Actually putting this into practice isn’t always easy.  We still have to consider other people’s feelings when we speak, be polite and respectful.  However, for big daughter who spends her days at school with over-emotional and over-sensitive teenage girls, it could be something of a blessing.  Imagine how much simpler life would be without over-analysing every conversation or expression!  Imagine being happy with how you are instead of letting your own insecurities get the better of you and needing compliments to boost your self-esteem!  And imagine how much easier life would be for those of us who still do that even though we left our teenage years behind many years ago!

The kind of retreat that I went on isn’t everyone’s cup of tea and that’s fine; it’s everybody being different that makes the world go round.  But what it has done is taught me some important lessons; we shouldn’t wait to praise something that’s good, we should take time to praise ourselves as that’s our way of giving thanks for what we have, and we should appreciate that the source of joy and every other emotion is within us and within our control.
I know that it will be very easy for me to get caught up in the day-to-day busy-ness of the year and forget, but this year I’m going to do my best to try to remember these lessons.  They can only benefit me and those around me and, of course, are just part of looking for the extraordinary in the everyday!


Monday, 6 January 2014

A circle of life thing

It's been a sad day today, in our little corner of Winwick - one of the horses in the field close to our house died.  We know the owners well, my girls have ridden Jamie over the years and we have always enjoyed the way that he comes up to the fence to greet us and demand treats.  It will seem strange not to see his shaggy head lifting to greet visitors and assess whether they have interesting food in their pockets.
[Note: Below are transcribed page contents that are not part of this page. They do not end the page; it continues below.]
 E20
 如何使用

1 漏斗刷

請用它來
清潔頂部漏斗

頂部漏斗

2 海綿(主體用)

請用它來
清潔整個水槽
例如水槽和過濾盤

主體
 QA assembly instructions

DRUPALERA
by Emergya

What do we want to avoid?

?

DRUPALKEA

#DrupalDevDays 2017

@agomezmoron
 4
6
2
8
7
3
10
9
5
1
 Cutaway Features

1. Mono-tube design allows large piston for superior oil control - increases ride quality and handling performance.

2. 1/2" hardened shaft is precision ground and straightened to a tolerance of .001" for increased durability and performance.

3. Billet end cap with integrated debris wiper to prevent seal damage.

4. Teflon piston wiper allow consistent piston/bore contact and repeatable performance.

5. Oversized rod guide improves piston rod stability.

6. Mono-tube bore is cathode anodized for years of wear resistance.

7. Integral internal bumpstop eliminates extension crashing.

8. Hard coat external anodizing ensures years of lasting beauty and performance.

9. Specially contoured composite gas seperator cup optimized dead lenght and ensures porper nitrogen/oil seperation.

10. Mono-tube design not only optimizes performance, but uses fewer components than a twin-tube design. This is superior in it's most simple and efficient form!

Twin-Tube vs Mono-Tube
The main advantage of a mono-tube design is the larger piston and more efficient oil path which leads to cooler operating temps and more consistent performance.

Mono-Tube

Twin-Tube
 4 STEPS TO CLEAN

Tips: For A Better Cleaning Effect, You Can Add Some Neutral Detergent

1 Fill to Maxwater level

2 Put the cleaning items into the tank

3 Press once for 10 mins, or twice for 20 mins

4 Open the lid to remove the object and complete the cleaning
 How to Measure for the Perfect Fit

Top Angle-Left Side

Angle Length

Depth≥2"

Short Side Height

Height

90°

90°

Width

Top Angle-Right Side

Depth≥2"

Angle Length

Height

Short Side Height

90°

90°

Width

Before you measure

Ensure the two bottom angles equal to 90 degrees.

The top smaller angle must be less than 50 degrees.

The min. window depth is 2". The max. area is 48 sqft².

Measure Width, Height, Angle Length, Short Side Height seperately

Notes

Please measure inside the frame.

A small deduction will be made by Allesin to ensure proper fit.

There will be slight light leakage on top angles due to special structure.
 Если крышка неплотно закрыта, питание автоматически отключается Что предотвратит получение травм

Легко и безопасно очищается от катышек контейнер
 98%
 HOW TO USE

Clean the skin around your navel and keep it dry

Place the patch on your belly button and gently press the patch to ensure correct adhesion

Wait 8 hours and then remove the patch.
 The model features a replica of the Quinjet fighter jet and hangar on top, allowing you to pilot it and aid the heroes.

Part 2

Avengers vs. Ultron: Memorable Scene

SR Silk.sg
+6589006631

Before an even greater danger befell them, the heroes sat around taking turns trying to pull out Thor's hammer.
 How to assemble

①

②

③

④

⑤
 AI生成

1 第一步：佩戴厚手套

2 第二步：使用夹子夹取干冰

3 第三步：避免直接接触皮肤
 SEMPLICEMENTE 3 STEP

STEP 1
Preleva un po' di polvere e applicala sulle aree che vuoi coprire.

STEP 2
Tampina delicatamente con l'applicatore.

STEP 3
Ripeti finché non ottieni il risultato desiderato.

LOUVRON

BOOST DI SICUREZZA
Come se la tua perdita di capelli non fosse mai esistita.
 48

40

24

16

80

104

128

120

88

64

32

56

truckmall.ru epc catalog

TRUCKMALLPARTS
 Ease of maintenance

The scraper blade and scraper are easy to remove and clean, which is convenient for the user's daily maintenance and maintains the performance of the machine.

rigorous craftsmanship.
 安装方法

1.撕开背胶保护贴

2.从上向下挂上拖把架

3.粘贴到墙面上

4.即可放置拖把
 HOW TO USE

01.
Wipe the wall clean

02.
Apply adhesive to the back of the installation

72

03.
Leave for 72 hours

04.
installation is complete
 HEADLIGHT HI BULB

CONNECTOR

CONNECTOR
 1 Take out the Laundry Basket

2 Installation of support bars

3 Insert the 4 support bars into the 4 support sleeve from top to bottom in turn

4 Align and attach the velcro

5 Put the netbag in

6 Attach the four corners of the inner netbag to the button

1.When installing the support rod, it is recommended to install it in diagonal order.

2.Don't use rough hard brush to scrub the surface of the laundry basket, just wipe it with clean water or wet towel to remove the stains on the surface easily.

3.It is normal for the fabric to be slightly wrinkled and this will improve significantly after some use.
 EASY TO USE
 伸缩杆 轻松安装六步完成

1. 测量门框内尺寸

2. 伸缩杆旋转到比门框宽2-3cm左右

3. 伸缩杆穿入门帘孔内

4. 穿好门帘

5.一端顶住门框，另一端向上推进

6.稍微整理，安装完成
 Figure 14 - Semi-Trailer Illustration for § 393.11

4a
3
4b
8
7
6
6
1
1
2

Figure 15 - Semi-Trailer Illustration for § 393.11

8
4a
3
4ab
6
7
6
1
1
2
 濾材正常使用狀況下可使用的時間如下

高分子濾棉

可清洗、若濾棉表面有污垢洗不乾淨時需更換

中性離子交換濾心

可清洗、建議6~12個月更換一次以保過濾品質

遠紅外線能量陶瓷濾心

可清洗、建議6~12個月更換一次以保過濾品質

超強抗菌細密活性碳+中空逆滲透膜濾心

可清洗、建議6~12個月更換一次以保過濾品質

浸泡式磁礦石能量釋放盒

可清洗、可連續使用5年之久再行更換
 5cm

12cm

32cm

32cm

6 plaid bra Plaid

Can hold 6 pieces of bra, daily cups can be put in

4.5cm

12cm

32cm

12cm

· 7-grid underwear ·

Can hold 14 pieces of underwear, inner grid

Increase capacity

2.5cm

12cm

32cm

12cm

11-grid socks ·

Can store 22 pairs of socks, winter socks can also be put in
Our house is close enough to the field to have seen the comings and goings today; the owners and their families, the vet, the horse box to take him away.  I did wonder if this was a suitable subject to post on a blog, but it's a fact of life that nothing lives forever - a circle of life thing, as the line in the film goes - and whilst we have had our share of grief in our family like any other - parents, grandparents, pets - it is never something that you are prepared for.

I have tried to do the best I can today to help both the owners and the girls, and even though at times like this you feel that it's never enough, it's something.  Big daughter understands about death and whilst desperately upset, can rationalise that a sick horse needed to be set free from his illness.  Small daughter coped until bedtime and then the tears came until we imagined Jamie galloping free in the field, eating what he wanted without restriction and not being poorly any more.  

Jamie may have been "just a horse" but he was part of our landscape and part of the owners' lives and it's impossible for me to dismiss him as something not important.  It's never easy to say goodbye and the impermanence of the world causes more pain to the ones left behind that to those who leave, but as much as we'd like to, we can't shield the ones we love from everything that the world has to throw at us.  I know that this sadness will become part of what makes my girls who they are, and for all of us, perhaps, a reminder not to take things for granted, even big shaggy horses who lean over fences to snatch treats.